Friday, March 9, 2007
Blankley on Gore and indulgences
Lisa posts here Tony Blankley's comparison of Al Gore's claim that his purchase of carbon-credits excuses his high levels of energy consumption with "what the Catholic Church calls 'indulgentia a culpa et a poena'", and asks if anyone has any reactions.
I am no fan of Al Gore, agree that many self-styled environmentalists are smug hypocrites, and agree also that there is a not-insignificant strand of irrational (which, I guess, Blankley thinks is the same thing as "religious") thinking in some quarters of the environmentalist movement. Still . . . the comparison seems silly.
Al Gore's claim, if I understand it, is not that buying carbon offsets earns him forgiveness or expiation for the sin of energy consumption; his claim, instead, is that he is actually preventing, or undoing, the wrong or harm that his consumption would otherwise cause.
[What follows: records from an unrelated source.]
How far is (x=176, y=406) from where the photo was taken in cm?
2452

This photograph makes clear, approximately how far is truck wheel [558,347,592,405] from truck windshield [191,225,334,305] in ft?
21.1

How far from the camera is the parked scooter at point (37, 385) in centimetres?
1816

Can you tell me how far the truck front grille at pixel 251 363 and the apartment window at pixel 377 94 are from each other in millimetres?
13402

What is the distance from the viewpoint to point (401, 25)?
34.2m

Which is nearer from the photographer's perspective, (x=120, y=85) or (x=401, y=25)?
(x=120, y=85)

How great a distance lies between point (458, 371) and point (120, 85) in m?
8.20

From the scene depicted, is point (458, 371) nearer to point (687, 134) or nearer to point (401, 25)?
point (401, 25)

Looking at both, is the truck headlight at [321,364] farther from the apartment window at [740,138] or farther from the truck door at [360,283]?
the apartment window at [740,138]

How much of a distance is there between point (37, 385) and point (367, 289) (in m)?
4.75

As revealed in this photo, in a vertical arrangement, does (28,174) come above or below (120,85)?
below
That is, by purchasing the offset, the idea is that he avoids doing wrong at all (because he engineers things so that his net contribution to the carbon problem is reduced), not that he expresses concretely his contrition.
As for the "animistic" church - - again, I don't think highly of Gore, but I wonder how many people -- even those whose environmentalism has a "religious" vibe -- really believe that "any using or changing of the physical world (such as burning carbon) is a sin against the sacred, holistic, living world (the Gaia hypothesis)."